→ Given records:
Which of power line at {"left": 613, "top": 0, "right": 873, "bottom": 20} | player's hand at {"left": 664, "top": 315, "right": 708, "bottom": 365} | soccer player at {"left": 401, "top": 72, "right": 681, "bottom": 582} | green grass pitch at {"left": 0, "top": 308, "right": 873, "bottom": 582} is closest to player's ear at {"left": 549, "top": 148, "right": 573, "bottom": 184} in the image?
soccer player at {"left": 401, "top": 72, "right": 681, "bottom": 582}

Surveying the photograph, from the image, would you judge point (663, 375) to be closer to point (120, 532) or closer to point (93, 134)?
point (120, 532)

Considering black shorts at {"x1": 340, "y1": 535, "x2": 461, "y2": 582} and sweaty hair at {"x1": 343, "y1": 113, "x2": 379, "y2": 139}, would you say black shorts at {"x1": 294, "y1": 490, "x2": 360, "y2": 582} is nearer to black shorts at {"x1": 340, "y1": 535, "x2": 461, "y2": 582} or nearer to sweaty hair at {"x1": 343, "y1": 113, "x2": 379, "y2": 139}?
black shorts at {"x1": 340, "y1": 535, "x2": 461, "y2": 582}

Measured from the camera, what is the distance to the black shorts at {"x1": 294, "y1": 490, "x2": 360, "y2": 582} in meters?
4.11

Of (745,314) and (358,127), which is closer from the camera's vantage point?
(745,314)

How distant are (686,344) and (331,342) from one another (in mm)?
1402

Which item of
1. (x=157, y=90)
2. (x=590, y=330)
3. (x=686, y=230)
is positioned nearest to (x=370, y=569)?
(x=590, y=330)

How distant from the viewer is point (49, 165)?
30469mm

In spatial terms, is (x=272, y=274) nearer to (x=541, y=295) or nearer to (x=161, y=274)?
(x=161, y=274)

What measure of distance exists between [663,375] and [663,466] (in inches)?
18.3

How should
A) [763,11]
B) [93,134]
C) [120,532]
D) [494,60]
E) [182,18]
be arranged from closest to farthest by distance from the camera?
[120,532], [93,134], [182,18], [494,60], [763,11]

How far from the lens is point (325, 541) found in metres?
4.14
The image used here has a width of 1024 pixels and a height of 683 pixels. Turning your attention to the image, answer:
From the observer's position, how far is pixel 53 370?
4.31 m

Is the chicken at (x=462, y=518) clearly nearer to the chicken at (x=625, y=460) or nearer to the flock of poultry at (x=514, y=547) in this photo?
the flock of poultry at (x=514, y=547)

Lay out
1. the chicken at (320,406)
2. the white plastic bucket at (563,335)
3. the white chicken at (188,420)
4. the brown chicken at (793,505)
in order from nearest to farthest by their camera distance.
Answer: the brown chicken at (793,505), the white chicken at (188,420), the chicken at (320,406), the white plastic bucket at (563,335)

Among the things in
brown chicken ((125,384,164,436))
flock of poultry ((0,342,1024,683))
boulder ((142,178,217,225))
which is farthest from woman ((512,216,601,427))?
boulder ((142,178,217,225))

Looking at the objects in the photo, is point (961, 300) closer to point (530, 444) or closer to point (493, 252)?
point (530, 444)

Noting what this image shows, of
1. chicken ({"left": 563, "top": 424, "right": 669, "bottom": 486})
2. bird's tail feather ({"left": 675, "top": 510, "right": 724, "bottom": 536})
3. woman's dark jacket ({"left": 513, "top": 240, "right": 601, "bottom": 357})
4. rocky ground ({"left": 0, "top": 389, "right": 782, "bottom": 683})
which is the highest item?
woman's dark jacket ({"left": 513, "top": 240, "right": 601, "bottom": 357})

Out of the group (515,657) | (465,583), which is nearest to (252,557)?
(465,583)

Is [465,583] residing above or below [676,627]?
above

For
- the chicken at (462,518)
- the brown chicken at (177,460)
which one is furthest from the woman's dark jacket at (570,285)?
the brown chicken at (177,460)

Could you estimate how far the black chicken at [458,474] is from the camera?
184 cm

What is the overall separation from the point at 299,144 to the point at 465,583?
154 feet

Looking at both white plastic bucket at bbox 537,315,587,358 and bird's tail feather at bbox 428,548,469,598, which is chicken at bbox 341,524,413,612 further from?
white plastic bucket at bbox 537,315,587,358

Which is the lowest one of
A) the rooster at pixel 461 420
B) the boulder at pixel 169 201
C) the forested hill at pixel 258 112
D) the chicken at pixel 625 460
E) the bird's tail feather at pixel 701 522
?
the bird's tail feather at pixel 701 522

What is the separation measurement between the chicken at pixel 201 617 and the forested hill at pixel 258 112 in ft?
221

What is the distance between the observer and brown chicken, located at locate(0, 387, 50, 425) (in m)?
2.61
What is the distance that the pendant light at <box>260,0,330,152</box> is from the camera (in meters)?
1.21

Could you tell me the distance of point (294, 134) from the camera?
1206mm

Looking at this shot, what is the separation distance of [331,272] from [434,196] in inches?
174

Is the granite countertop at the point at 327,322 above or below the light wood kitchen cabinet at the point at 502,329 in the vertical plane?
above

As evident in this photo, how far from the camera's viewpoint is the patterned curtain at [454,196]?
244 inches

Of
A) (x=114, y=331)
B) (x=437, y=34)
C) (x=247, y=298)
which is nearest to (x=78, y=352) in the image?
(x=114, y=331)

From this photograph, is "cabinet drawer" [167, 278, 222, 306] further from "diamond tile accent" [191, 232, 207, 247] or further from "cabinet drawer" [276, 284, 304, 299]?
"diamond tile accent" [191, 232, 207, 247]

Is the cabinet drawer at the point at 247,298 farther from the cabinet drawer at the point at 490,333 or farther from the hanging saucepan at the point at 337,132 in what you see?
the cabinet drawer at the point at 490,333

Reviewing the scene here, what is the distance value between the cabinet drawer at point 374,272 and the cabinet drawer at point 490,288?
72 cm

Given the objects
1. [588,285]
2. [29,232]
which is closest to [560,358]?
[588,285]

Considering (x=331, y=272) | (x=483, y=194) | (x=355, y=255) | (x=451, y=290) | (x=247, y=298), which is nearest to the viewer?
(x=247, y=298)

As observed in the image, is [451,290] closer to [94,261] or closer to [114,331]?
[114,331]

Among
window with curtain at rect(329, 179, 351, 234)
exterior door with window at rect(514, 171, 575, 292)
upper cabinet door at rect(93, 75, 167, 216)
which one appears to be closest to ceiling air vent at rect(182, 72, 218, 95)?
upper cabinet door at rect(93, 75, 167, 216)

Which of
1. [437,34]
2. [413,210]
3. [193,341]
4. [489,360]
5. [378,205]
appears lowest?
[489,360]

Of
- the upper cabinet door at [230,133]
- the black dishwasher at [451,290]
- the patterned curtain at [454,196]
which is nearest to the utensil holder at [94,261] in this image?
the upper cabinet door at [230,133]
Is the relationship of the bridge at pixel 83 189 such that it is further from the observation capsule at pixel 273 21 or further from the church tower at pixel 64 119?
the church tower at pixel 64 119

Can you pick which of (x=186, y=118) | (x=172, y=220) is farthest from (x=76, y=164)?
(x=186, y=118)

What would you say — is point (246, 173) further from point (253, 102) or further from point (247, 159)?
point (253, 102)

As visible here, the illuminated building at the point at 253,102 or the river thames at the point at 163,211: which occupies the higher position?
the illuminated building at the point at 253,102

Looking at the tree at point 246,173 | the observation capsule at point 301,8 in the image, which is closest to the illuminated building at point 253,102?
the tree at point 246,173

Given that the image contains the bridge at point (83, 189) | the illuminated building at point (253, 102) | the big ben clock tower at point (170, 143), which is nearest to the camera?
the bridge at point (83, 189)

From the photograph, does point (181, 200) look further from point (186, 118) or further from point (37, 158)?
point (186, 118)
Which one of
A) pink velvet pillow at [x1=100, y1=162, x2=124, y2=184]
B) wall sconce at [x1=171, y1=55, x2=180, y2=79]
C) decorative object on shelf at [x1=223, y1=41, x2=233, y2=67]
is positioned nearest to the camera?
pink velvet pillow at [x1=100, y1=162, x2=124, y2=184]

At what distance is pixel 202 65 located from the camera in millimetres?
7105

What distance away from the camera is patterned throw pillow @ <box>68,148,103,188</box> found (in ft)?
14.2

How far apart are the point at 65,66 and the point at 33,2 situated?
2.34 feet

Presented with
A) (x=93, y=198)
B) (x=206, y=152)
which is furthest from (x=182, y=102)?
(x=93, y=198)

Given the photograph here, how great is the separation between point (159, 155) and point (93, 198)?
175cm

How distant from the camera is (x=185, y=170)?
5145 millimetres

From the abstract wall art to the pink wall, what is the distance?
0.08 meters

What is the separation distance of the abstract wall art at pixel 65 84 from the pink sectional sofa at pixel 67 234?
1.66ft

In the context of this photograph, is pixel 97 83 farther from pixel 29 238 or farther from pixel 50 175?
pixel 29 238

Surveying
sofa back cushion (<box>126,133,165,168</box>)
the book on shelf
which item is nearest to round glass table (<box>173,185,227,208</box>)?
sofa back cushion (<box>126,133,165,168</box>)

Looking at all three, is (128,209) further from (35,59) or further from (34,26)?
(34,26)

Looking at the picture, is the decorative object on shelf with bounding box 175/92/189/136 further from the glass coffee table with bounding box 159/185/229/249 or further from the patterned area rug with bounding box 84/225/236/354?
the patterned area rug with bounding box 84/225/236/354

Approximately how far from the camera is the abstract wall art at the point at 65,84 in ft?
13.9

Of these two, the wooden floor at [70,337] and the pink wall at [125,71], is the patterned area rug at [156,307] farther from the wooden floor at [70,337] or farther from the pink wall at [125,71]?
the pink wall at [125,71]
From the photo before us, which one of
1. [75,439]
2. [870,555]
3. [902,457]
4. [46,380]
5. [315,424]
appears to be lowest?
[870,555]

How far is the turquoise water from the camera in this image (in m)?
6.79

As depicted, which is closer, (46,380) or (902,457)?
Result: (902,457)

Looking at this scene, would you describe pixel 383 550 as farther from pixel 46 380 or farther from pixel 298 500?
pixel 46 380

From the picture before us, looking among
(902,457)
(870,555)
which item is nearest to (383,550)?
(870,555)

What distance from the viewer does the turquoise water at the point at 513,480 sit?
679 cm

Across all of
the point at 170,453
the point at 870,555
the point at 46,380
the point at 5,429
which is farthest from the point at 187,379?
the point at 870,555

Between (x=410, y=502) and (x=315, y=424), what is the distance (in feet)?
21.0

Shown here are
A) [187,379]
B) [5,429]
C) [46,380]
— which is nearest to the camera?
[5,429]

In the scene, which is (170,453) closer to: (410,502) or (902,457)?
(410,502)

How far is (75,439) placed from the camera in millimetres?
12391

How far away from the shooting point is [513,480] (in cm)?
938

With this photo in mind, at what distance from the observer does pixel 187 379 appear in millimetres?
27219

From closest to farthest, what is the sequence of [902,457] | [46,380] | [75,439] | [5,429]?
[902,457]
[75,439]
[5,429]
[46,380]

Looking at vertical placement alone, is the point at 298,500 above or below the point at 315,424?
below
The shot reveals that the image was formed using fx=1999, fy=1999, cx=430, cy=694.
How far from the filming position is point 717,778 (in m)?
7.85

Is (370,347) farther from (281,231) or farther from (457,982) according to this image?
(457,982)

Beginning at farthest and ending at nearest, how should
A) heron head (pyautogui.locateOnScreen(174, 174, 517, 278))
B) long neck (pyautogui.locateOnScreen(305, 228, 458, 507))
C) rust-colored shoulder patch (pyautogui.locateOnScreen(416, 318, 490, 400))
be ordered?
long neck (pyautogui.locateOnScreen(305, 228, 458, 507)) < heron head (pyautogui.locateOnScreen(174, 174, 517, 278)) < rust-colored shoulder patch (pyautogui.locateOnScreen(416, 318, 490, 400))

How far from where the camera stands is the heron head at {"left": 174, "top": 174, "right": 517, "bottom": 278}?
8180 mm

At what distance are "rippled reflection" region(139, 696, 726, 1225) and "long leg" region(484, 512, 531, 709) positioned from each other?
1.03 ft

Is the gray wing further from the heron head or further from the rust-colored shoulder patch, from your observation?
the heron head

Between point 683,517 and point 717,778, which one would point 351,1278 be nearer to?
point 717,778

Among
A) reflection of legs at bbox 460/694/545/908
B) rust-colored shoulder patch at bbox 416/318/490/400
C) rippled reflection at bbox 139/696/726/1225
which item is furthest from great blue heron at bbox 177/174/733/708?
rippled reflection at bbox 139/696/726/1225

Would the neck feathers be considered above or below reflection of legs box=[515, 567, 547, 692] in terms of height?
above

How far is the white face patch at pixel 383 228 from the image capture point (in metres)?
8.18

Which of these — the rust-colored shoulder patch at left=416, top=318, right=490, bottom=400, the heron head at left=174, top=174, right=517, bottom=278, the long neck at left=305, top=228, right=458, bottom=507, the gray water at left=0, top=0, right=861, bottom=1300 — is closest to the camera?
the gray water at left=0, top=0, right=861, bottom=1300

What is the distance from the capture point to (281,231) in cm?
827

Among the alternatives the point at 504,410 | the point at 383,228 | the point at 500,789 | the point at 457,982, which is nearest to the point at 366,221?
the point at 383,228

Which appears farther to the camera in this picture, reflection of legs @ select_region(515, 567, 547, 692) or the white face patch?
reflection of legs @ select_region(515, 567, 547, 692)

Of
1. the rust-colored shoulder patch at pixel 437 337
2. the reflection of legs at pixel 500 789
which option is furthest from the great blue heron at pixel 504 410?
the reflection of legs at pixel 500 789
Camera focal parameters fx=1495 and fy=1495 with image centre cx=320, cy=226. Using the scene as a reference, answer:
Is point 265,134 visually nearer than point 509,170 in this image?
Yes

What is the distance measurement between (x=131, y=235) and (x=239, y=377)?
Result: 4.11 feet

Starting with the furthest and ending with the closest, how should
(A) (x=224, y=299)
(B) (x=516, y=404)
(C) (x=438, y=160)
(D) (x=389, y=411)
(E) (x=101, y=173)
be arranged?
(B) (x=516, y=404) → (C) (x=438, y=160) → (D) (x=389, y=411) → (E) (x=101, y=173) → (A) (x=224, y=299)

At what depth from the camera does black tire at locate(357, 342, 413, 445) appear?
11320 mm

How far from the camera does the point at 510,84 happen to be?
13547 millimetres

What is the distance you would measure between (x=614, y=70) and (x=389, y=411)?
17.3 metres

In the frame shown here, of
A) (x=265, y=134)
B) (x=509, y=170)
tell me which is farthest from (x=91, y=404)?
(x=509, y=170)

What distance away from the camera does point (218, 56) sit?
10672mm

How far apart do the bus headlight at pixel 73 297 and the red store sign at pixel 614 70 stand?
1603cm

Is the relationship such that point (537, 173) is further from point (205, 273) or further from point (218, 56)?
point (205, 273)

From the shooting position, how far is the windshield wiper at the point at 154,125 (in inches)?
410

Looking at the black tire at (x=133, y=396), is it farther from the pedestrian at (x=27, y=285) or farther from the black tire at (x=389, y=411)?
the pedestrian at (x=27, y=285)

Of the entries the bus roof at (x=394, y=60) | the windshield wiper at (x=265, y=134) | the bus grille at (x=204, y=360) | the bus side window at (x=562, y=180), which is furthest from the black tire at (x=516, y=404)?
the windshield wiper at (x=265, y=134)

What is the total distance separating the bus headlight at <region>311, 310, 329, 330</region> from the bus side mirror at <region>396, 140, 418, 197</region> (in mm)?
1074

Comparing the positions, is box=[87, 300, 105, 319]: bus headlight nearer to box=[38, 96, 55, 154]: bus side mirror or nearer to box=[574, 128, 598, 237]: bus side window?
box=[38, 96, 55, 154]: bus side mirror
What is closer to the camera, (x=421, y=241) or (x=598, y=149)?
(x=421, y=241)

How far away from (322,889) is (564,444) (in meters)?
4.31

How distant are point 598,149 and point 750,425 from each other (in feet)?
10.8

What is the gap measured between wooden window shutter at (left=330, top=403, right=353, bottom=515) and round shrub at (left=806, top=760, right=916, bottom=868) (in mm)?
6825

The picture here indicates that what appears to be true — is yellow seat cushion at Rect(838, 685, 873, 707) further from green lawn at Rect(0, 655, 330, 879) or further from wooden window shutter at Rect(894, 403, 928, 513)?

→ Directions: Please quote nothing but the lines from the line with "Comparing the positions, is" through the end of the data above, exactly as written, ends included.

→ Result of the exercise:
Comparing the positions, is box=[87, 300, 105, 319]: bus headlight nearer to box=[38, 96, 55, 154]: bus side mirror or nearer to box=[574, 128, 598, 237]: bus side window?
box=[38, 96, 55, 154]: bus side mirror
What is closer to the camera, (x=421, y=241) or (x=598, y=149)?
(x=421, y=241)

How far away from (322,889) is (564,444) (in meters)?
4.31

How distant are point 598,149 and point 750,425 from each other (in feet)?
10.8

What is the gap measured between wooden window shutter at (left=330, top=403, right=353, bottom=515) and round shrub at (left=806, top=760, right=916, bottom=868) (in mm)?
6825

The picture here indicates that what appears to be true — is yellow seat cushion at Rect(838, 685, 873, 707) further from green lawn at Rect(0, 655, 330, 879) or further from wooden window shutter at Rect(894, 403, 928, 513)?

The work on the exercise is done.